◆ SELECTED PASSAGE
* * *
Description :	This command turns the value currently in the 
		Accumulator into an absolute value using 2's 
		complement.
		

Command	    :	ADC S,D
// move	    : 	Yes

		S : 48bit source value (X or Y).
		D : Accumulator.
		
Description : 	The value S is added with the Carry and put into the 
		Acc. This is for 96-bit-addition (quad' precision).
	
		
Command	    :  	ADD S,D
// move     :  	Yes

		S : Acc., X or X0, for 56bit, 48bit and 24bit adding 
		    respectively.
		D : Accumulator.

Description :	S is added to the accumulator.  
  
  
Command	    :	ADDL S,D
// move     :   Yes

		S : Accumulator
		D : Accumulator

Description : 	The accumulator is shifted left and added to the 
		accumulator. 
		D=D*2+S
 
 
Command	    :	ADDR S,D
// move     :  	Yes

		S : Accumulator
		D : Accumulator
		
Description :   The accumulator is shifted right and added to the 
		accumulator.
		D=D/2+S
	
		
Command	    :   AND S,D
// move     :   Yes

		S : X0
		D : Accumulator

Description :  	Logical AND on 24 bits. Changes only A1/B1


Command	    : 	ANDI S,D
// move	    :  	No

		S : #x 
		D : MR, CCR, OMR
		
Description :	Logical AND with direct data for Control Registers.


Command	    : 	ASL D
// move	    :  	Yes

		D : Accumulator
		
Description :	Left shift accumulator (entires 56 bits)
 
 
Command	    :	ASR D
// move	    :  	Yes

		D : Accumulator

Description :  	Right shift accumulator (entires 56 bits)
* * *
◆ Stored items
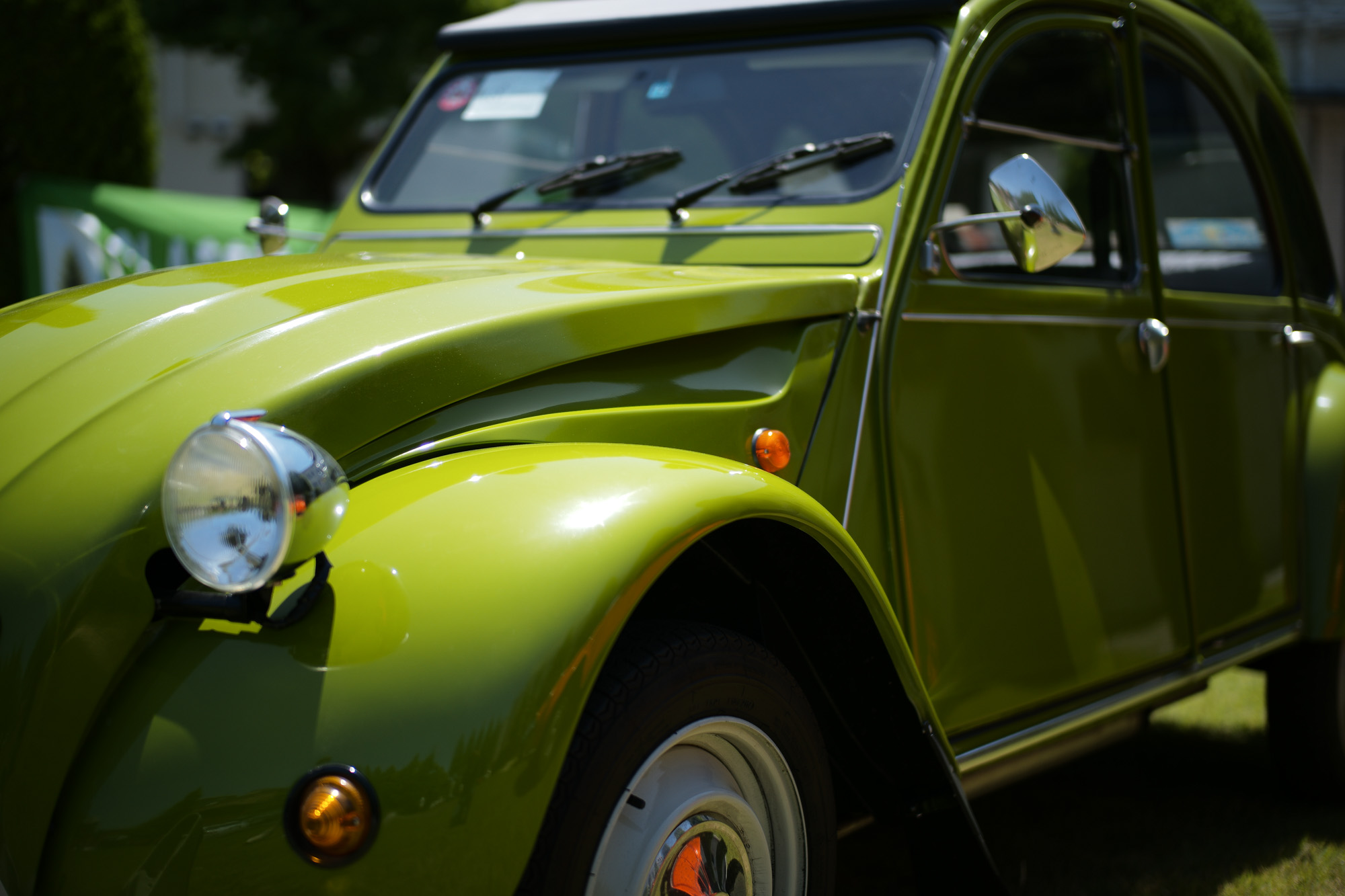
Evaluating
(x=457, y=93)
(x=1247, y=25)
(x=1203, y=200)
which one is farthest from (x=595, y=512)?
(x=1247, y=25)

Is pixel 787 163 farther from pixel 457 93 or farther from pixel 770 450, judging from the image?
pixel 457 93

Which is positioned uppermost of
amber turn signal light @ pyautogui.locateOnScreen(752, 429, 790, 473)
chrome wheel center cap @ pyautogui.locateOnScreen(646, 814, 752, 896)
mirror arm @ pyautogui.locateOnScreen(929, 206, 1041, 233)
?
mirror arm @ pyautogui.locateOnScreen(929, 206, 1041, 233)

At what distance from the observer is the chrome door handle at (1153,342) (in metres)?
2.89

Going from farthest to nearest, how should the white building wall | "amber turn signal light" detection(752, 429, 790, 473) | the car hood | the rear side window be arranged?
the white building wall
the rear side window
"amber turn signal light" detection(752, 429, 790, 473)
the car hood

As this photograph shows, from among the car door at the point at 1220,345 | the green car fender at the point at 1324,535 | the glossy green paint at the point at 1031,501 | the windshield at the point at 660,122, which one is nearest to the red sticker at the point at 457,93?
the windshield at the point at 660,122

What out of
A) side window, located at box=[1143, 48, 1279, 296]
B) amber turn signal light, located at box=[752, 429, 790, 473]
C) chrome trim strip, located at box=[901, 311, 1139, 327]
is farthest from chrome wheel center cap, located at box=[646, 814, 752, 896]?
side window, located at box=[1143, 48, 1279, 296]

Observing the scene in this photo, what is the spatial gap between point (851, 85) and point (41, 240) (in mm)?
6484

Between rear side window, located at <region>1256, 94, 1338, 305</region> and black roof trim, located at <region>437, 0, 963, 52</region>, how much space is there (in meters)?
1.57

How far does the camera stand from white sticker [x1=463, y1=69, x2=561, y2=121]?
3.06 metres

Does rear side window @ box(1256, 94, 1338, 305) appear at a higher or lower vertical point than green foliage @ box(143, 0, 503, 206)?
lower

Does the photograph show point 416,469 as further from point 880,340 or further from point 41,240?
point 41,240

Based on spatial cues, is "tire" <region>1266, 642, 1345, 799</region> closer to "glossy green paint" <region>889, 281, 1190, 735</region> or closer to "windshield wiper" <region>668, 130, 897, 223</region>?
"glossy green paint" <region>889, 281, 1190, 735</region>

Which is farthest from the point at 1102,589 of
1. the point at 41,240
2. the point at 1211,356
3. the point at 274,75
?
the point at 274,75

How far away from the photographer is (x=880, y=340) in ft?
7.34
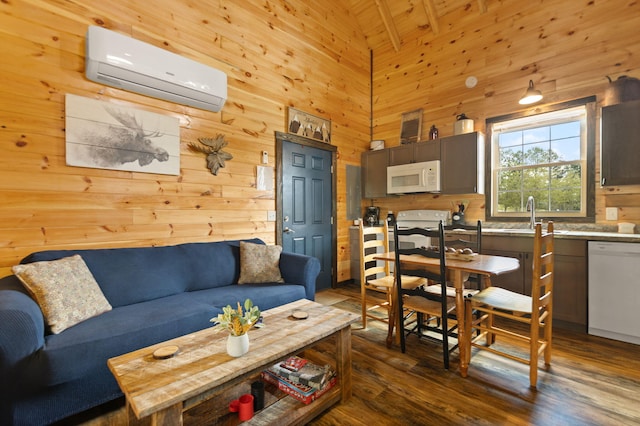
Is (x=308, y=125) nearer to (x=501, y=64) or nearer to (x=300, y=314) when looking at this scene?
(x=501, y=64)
* * *
◆ GIVEN PROBLEM 1
According to the instruction reference, what does the ADC command add into the accumulator, and what is that addition for?
◆ GIVEN PROBLEM 2
Continue the instruction reference from the point where it stops.
The items are separate material, apart from the instruction reference.

◆ WRITTEN ANSWER 1
ADC adds the 48-bit source value S (X or Y) together with the Carry and puts the result into the accumulator. The instruction reference says this is for 96-bit addition, which it calls quad precision.

◆ WRITTEN ANSWER 2
Command	    :	BCHG S,D
// move	    :  	No

		S : #n
		D : ea, pp, aa, ar
		

Description : 	Test and change n'th bit in ea,pp,aa or ar.  


Command	    :	BCLR S,D
// move	    :  	No

		S : #n
		D : ea, pp, aa, ar

Description : 	Test and clear n'th bit in ea, pp, aa or ar.

  
Command	    :	BSET S,D
// move	    :  	No

		S : #n
		D : ea, pp, aa, ar
		
Description :   Test and set n'th bit in ea, pp, aa or ar.
 

Command	    :	BTST S,D
// move	    :  	No

		S : #n
		D : ea, pp, aa, ar
		
Description : 	Test n'th bit in ea, pp, aa or ar. 
 
 
Command	    :   CLR D
// move	    :  	Yes

		D : Accumulator

Description : 	D : Clear accumulator.

 
Command	    :	CMP S1,S2
// move	    :  	Yes

		S1 : A, X0
		S2 : A
		
Description :  	Compare S1 with S2 and set condition codes.

 
Command	    :	CMPM S1,S2
// move	    :  	Yes

		S1 : A,X0
		S2 : A

Description :	Compare absolute value.

 
Command     : 	DIV S,D
// move	    :  	Yes

		S : X0
		D : A
		 
Description :  	Divide iteration... To get a complete
		division, this must be repeated 24 times. 
		Here are three examples:

;Signed division, A is the 56 bits dividend value, X1 the 24 bits divisor.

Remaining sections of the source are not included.